(Records drawn from a dataset)
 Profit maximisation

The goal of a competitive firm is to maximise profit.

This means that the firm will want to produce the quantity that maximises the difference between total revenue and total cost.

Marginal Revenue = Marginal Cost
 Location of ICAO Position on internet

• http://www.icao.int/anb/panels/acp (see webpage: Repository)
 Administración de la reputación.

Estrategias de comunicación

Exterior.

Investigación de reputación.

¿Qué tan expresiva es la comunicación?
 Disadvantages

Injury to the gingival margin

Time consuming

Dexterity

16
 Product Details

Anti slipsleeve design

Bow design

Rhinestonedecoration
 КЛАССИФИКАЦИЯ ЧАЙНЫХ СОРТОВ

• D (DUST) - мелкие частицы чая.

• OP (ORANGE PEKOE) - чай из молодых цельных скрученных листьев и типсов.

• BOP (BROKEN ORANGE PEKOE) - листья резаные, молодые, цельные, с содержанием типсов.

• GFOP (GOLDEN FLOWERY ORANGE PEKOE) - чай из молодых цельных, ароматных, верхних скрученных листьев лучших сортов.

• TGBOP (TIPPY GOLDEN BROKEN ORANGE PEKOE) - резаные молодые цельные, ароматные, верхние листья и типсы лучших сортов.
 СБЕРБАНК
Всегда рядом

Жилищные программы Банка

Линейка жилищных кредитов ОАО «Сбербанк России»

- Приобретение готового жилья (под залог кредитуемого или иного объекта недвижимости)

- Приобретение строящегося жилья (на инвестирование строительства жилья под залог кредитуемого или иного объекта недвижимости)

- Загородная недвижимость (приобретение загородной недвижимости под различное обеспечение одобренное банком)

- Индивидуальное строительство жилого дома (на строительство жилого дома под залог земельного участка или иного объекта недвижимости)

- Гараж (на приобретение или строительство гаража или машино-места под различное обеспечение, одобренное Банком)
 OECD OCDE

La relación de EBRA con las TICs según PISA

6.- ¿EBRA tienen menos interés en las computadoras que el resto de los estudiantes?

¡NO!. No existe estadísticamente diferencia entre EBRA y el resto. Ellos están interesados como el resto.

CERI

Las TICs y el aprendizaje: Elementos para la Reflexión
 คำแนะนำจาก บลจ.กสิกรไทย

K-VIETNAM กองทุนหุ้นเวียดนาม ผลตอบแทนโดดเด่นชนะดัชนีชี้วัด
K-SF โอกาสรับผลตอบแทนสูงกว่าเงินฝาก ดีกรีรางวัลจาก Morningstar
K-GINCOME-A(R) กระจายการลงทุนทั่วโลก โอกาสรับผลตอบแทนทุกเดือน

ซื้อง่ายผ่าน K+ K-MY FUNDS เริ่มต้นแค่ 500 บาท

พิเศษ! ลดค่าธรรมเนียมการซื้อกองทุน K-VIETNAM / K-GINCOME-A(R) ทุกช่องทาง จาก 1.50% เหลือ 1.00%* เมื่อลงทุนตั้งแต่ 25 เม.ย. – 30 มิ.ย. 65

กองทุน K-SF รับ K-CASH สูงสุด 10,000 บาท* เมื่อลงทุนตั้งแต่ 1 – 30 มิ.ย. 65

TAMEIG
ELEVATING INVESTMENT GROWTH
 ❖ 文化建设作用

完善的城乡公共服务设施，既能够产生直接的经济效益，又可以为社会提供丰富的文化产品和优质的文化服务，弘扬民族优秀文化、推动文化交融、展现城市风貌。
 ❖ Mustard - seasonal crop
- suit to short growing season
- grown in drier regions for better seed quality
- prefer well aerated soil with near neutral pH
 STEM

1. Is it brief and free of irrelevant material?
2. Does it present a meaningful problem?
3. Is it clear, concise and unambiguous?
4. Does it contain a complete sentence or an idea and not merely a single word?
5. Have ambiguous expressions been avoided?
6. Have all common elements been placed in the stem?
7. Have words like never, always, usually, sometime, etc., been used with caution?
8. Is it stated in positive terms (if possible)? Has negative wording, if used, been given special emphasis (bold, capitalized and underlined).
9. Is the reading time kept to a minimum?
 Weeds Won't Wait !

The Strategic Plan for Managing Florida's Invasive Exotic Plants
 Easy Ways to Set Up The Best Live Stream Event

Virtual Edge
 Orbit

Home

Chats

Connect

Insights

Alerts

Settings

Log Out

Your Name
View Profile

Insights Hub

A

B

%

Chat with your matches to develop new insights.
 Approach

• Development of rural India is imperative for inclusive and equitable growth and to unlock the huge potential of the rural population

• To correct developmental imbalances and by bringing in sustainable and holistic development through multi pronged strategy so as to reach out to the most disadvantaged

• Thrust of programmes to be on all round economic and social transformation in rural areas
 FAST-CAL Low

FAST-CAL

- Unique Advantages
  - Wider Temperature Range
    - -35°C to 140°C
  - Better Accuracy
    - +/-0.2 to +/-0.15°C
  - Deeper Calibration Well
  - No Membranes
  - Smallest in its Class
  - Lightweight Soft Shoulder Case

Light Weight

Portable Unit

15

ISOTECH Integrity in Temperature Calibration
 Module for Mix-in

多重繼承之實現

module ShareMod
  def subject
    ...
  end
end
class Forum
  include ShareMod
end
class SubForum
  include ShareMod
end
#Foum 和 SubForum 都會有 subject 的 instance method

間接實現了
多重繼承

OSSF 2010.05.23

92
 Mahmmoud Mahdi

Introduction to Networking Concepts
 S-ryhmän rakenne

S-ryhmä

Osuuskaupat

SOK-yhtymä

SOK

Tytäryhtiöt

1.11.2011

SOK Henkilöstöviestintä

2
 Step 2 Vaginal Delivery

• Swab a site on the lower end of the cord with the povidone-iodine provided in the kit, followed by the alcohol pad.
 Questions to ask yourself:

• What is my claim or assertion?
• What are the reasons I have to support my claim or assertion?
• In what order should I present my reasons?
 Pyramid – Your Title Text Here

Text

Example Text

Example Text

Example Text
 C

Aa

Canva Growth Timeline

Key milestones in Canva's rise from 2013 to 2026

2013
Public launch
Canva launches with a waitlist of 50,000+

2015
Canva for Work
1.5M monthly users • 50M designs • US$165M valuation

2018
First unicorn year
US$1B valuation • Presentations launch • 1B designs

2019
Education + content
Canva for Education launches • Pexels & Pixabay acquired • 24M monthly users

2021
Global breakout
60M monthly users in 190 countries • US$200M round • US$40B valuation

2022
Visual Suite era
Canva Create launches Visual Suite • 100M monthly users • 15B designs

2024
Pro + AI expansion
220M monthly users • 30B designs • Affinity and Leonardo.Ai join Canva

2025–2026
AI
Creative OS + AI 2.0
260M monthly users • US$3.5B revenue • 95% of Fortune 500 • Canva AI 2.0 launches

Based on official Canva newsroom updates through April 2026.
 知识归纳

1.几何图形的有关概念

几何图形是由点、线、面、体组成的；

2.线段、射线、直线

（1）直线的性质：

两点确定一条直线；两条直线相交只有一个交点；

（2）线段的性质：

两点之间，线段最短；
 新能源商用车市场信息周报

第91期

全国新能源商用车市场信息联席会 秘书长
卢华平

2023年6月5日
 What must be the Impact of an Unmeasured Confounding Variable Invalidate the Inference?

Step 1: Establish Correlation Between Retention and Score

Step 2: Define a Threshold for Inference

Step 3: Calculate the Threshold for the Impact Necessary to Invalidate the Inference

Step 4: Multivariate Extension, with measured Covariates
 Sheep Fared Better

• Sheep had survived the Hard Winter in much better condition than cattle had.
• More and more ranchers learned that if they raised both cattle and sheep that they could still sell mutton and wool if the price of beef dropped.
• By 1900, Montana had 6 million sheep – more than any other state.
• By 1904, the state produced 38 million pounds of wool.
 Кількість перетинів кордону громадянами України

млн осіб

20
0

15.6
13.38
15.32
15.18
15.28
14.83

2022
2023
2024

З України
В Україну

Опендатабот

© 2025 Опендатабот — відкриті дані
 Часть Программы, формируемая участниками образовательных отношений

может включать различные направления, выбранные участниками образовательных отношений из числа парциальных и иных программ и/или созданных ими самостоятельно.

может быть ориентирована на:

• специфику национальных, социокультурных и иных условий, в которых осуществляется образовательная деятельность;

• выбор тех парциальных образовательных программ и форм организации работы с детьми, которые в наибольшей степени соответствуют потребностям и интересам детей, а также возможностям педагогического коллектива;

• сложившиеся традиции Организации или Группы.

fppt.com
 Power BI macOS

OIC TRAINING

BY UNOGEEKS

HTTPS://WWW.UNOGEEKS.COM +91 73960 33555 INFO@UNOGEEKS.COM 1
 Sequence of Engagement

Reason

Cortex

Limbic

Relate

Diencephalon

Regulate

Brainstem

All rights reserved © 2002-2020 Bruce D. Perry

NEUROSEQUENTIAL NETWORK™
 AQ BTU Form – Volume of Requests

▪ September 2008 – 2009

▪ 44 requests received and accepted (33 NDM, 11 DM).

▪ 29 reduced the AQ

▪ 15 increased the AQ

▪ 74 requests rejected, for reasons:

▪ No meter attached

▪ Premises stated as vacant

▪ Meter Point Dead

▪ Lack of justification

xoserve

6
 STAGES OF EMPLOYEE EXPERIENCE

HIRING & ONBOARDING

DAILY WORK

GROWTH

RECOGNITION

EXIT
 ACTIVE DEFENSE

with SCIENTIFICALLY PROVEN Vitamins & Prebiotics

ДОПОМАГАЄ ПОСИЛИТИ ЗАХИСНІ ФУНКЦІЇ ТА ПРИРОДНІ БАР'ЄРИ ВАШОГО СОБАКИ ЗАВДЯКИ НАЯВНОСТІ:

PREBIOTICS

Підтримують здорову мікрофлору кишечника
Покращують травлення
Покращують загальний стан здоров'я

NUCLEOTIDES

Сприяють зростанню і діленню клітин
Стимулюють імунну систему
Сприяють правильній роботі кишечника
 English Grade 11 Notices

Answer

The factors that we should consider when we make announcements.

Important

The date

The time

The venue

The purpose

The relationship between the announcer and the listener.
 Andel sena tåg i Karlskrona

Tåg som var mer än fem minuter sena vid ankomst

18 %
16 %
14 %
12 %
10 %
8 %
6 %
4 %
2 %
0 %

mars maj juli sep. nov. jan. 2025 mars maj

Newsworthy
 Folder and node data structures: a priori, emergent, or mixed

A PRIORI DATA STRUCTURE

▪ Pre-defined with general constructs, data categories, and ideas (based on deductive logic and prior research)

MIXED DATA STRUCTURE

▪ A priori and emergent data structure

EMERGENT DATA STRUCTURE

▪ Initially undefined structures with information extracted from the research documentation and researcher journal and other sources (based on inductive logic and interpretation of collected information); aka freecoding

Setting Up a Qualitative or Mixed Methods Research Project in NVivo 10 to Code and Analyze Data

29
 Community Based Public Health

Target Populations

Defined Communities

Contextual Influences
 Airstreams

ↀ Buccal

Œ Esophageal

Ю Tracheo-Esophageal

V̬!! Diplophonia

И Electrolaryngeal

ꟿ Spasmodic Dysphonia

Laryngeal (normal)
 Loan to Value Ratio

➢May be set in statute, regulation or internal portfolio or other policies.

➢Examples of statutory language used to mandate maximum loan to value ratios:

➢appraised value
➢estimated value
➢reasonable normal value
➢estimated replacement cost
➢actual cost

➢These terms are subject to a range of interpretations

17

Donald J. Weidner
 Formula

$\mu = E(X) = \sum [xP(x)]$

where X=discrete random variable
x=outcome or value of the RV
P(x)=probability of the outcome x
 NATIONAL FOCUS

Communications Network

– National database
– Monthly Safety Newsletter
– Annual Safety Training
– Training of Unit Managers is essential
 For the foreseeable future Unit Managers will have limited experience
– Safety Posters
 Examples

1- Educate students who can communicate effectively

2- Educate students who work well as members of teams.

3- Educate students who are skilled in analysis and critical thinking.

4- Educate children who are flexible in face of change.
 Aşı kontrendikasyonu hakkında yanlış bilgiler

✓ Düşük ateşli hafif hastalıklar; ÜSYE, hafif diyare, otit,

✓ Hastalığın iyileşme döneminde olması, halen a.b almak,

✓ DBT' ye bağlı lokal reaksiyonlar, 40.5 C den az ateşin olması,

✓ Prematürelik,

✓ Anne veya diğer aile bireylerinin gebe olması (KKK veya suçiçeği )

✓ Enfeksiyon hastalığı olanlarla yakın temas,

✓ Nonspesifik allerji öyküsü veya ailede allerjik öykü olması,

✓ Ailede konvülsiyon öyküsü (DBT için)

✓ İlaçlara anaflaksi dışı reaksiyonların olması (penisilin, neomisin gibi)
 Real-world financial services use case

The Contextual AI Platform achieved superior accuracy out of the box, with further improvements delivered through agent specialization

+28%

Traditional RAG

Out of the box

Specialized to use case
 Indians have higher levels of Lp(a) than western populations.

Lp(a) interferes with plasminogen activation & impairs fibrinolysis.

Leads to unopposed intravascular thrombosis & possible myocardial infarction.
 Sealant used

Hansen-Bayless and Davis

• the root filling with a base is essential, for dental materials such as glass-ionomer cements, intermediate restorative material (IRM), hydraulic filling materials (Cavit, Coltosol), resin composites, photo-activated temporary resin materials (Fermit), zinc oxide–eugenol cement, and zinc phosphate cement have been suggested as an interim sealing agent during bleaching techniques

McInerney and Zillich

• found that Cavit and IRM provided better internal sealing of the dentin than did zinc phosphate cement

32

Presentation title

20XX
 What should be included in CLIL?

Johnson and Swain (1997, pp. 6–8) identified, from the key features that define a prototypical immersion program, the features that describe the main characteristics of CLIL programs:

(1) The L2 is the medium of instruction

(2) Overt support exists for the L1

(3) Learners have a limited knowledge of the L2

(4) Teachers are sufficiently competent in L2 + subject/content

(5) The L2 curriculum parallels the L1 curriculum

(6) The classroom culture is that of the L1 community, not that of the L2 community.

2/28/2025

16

*Problem statement:* Out of the data above, set down the lines from the one with "листьев лучших сортов." to the one with "คำแนะนำจาก บลจ.กสิกรไทย", both included, exactly as written and with no additions.

*Response to this task:*
• GFOP (GOLDEN FLOWERY ORANGE PEKOE) - чай из молодых цельных, ароматных, верхних скрученных листьев лучших сортов.

• TGBOP (TIPPY GOLDEN BROKEN ORANGE PEKOE) - резаные молодые цельные, ароматные, верхние листья и типсы лучших сортов.
 СБЕРБАНК
Всегда рядом

Жилищные программы Банка

Линейка жилищных кредитов ОАО «Сбербанк России»

- Приобретение готового жилья (под залог кредитуемого или иного объекта недвижимости)

- Приобретение строящегося жилья (на инвестирование строительства жилья под залог кредитуемого или иного объекта недвижимости)

- Загородная недвижимость (приобретение загородной недвижимости под различное обеспечение одобренное банком)

- Индивидуальное строительство жилого дома (на строительство жилого дома под залог земельного участка или иного объекта недвижимости)

- Гараж (на приобретение или строительство гаража или машино-места под различное обеспечение, одобренное Банком)
 OECD OCDE

La relación de EBRA con las TICs según PISA

6.- ¿EBRA tienen menos interés en las computadoras que el resto de los estudiantes?

¡NO!. No existe estadísticamente diferencia entre EBRA y el resto. Ellos están interesados como el resto.

CERI

Las TICs y el aprendizaje: Elementos para la Reflexión
 คำแนะนำจาก บลจ.กสิกรไทย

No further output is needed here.